Cronenberg lives in the Forest Hill area of Toronto and has for quite some time. He makes a habit of going for walks around the upscale ’hood in the evenings, and it is in that particular leafy nook where he places the very creepy Dr. Rolphe, famous for having a sexually transmitted disease named after him. The doctor is studying his own daughter and her habit of eating small bits of her own skin. Ahem. 

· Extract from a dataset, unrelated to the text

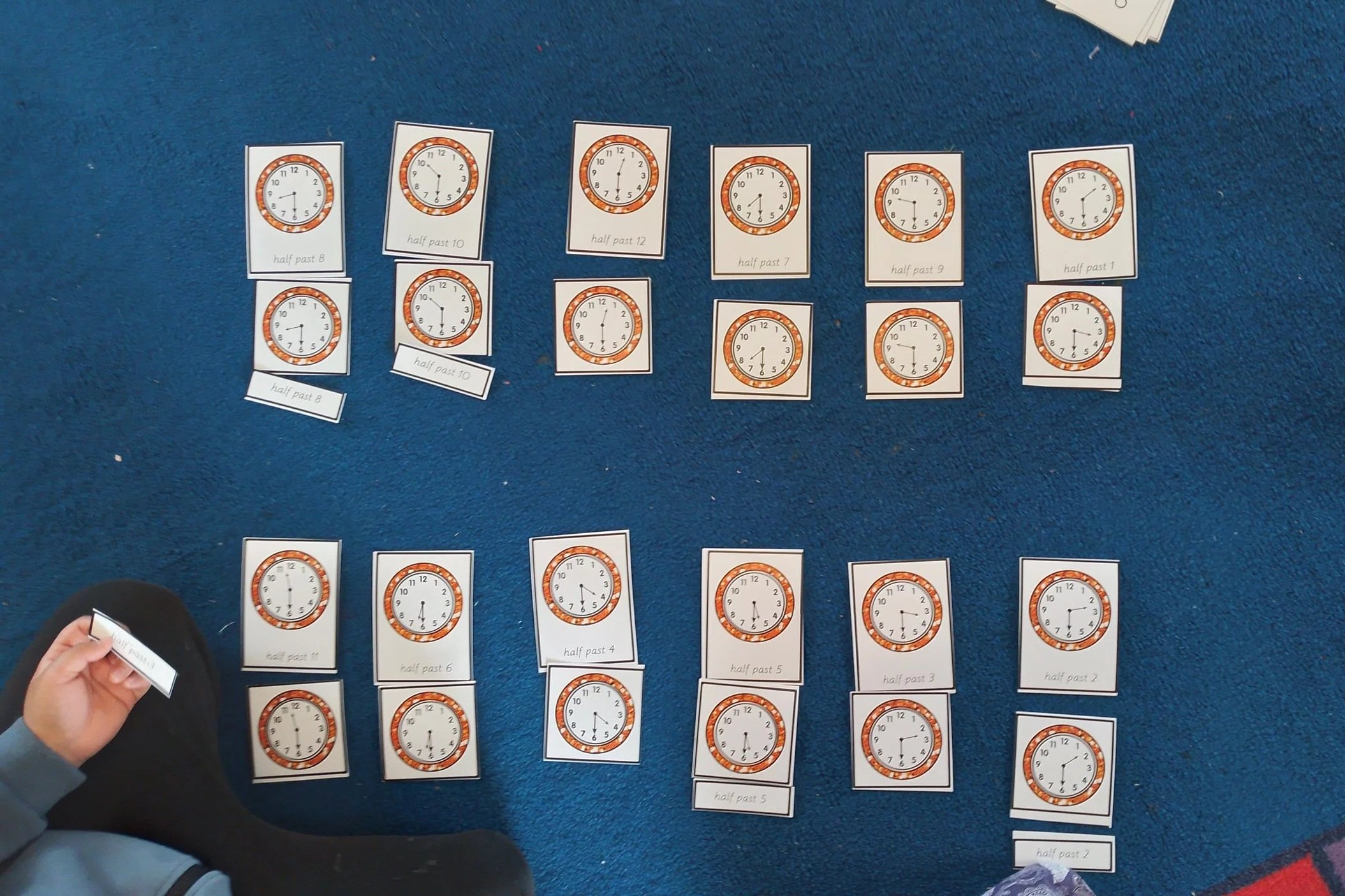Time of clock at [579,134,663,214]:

“That was a very interesting thing about writing a novel as compared with a screenplay,” he says. “A novel is much more intimate, and you cannibalize your entire life, the life of my friends and family and anyone you ever read or heard about. It’s funny, friends are sure they recognize themselves, but it could literally be their eyebrows, not the rest of the body, just some quirk they have. There is no one that is a complete replica of someone in my life, just bits and pieces.” 

Although it took him a while to finish his first novel, Cronenberg is keen to return to writing as soon as possible. 

“I’d love to have the experience of just writing a novel (without interruption for film projects), just to see what it would feel like,” he explains. “At the moment, I’m closer to writing another novel, then another film. And unless a movie project is incredibly seductive and special, I won’t do it.”

But will Consumed, and its cannibalism, sexual fetishes and mind-boggling plot twists make its way onto the big screen in the future?

“I have the rights,” says Cronenberg, who indicates he won’t make the film himself but would be fine with others doing so. “And I’m willing to sell them to you.”